**WORK TO BE COMPLETED**:
Could you output only the lines from the one containing "kingdom: Animalia" through the last line of the data, both included?

(Stored items)
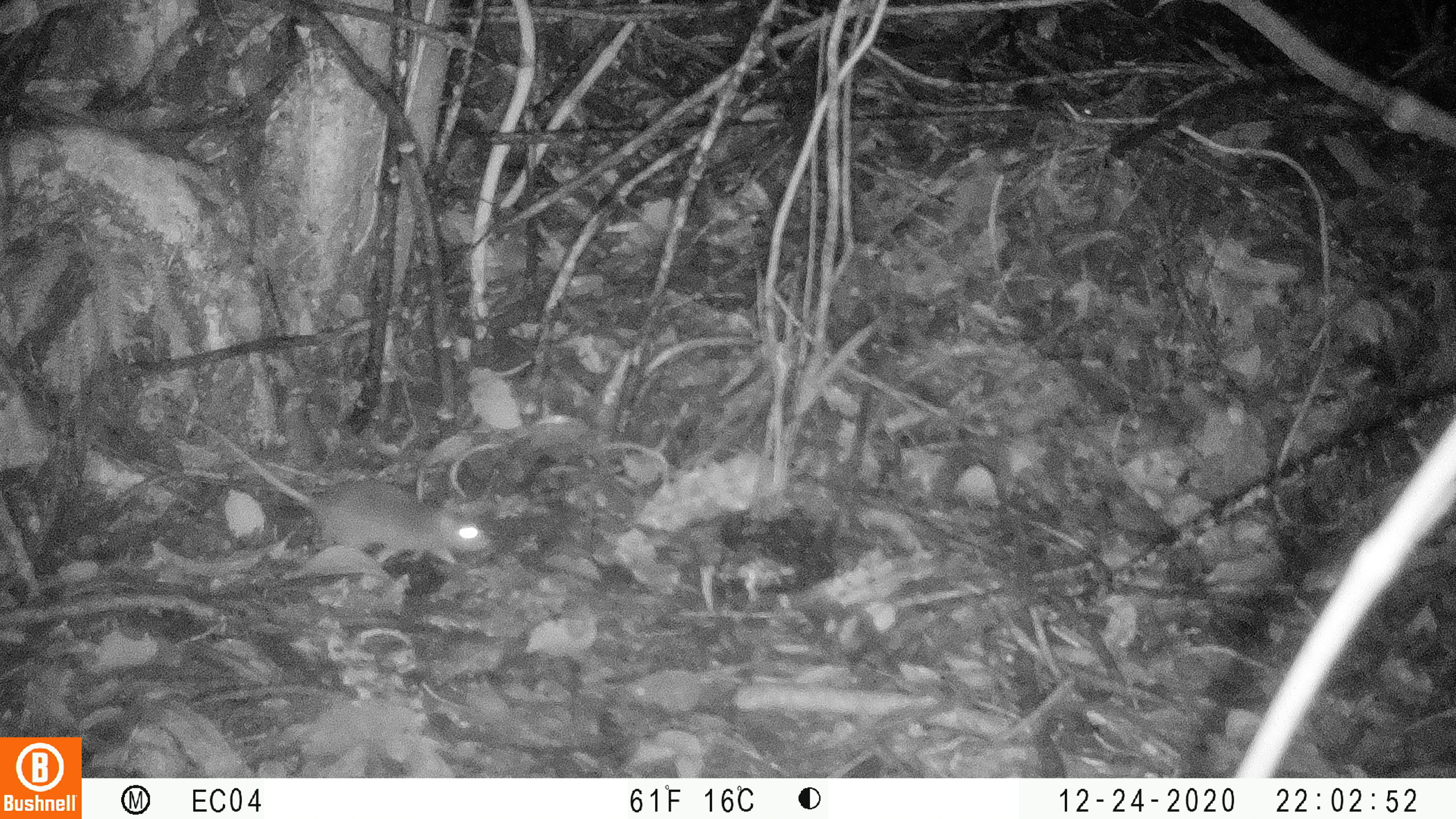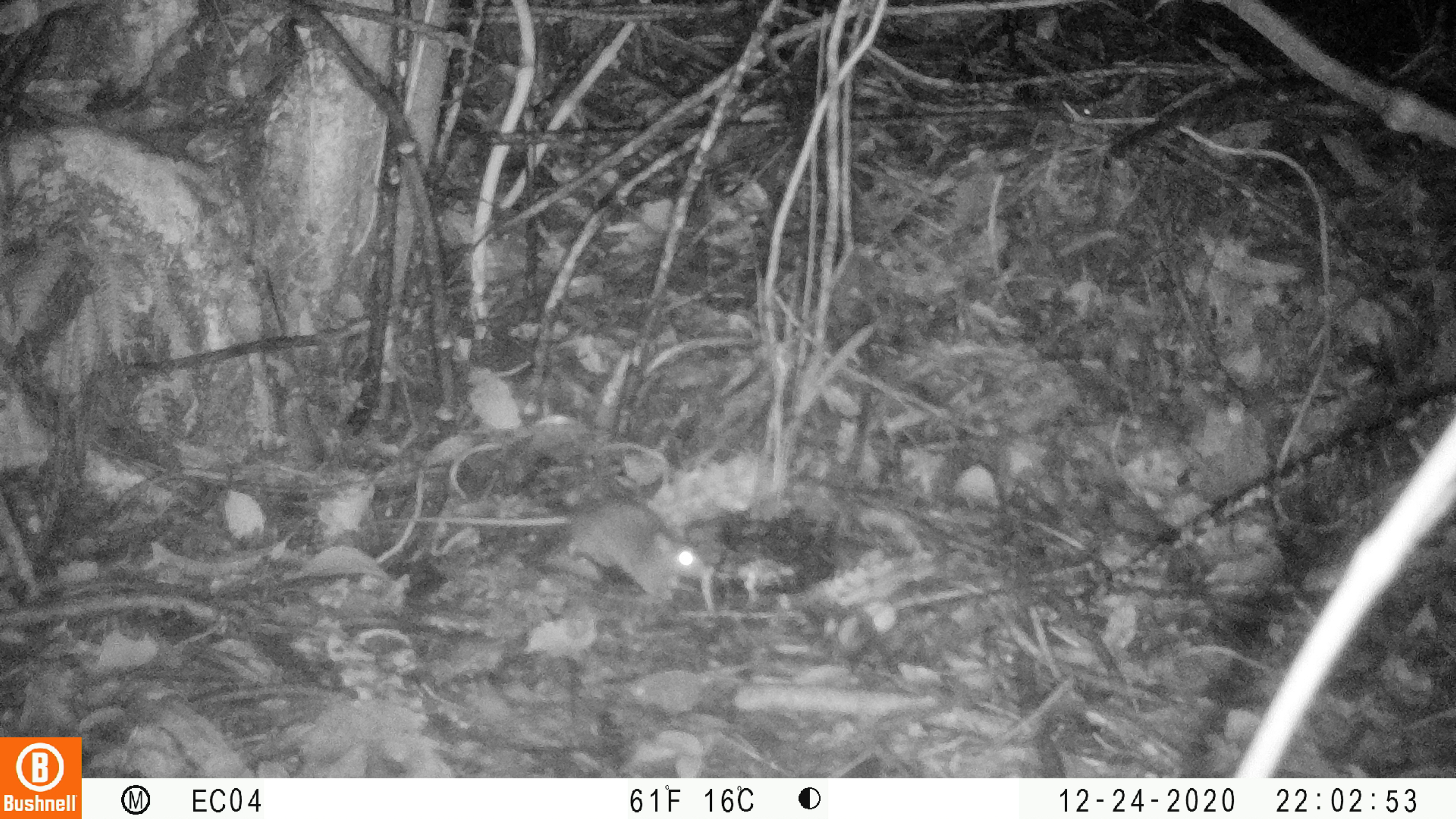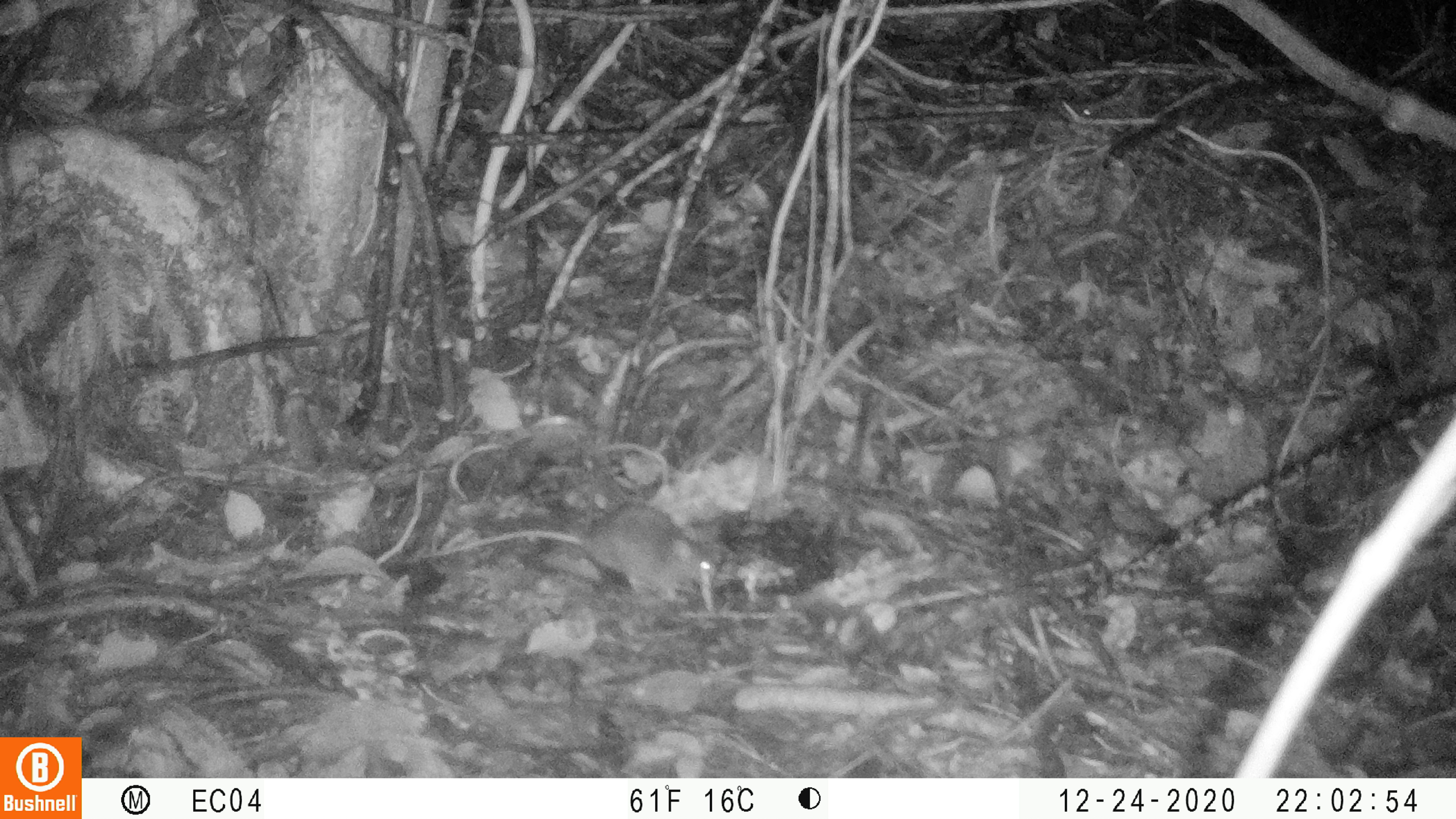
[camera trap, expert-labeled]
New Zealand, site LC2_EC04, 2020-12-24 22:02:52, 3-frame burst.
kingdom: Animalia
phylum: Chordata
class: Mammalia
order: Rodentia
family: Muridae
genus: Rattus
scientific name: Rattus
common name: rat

**TASK SOLUTION**:
kingdom: Animalia
phylum: Chordata
class: Mammalia
order: Rodentia
family: Muridae
genus: Rattus
scientific name: Rattus
common name: rat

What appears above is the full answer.